Страница 88 из 98
Видеть такое дело на своем путике Мануйле еще не приходилось, и оттого, разобрав все, прочитав и поняв всю историю борьбы белки за жизнь, он опустил и эту историю в незабываемость своей кладовой сказок, чтобы при случае потом людям о правде сказать, о том, как бывает, когда белка попадется в силышко.
Мануйло, разобрав все, даже и улыбнулся и сказал вслух отсутствующей белке:
— Теперь будешь знать, тебе это наука!
А то вот ястреб-тетеревятник попался с прилету в старое сило и сидит, красивый, глаза желтые горят, сам пощелкивает.
Видел ли кто-нибудь ястреба в петле?

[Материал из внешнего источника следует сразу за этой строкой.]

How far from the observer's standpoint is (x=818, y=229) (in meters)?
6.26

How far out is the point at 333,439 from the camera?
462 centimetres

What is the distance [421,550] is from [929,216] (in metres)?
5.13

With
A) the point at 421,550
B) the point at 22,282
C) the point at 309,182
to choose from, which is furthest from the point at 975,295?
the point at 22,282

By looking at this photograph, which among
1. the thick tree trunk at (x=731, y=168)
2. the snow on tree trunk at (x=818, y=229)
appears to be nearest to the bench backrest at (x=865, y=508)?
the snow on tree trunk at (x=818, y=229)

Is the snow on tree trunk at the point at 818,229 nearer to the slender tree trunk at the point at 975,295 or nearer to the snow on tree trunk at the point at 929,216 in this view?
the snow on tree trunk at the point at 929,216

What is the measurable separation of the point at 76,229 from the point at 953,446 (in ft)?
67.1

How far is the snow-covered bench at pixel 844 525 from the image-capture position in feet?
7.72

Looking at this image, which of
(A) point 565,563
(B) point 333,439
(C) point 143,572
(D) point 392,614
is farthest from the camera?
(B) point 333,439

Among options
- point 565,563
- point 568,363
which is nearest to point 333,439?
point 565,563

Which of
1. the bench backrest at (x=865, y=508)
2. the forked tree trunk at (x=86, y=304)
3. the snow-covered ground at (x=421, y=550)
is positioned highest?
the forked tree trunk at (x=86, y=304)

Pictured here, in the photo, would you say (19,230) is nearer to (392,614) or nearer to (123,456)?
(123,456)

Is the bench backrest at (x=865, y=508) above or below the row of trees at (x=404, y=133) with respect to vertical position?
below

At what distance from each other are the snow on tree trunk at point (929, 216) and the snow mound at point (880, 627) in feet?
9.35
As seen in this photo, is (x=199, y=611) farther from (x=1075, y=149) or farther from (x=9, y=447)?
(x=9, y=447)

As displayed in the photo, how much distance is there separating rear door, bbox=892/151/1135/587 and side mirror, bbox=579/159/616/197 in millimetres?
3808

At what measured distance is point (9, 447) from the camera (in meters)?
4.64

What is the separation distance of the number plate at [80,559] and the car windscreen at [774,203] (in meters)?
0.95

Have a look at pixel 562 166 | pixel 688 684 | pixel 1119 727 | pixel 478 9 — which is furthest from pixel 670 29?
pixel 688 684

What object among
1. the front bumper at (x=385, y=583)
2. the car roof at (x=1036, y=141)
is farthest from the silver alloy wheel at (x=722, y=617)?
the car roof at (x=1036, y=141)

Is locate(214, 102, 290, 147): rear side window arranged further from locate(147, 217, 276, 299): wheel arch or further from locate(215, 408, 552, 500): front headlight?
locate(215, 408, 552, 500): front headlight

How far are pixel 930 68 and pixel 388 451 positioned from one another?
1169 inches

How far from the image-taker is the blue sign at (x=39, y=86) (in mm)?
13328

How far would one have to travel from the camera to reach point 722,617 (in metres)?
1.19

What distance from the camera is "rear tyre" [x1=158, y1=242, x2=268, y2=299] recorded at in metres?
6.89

Может быть, кто-нибудь и видел, но сам-то я вижу теперь его таким в первый раз и отчего-то об этом, как я увидел сам в первый раз своими глазами, ужасно хочется кому-то другому сказать.
Может быть, при встрече и не дойдет разговор до ястреба, а может быть, когда-нибудь кто-нибудь спросит, и от вопроса опять непременно покажется перед глазами красивая птица с желтыми глазами.
Попадись в петлю ворон, Мануйло бы его так не отпустил: ворон-злодей повадится собирать дичь на путике, так и будет грабить, пока его не убьешь, но ястреб — случайный гость.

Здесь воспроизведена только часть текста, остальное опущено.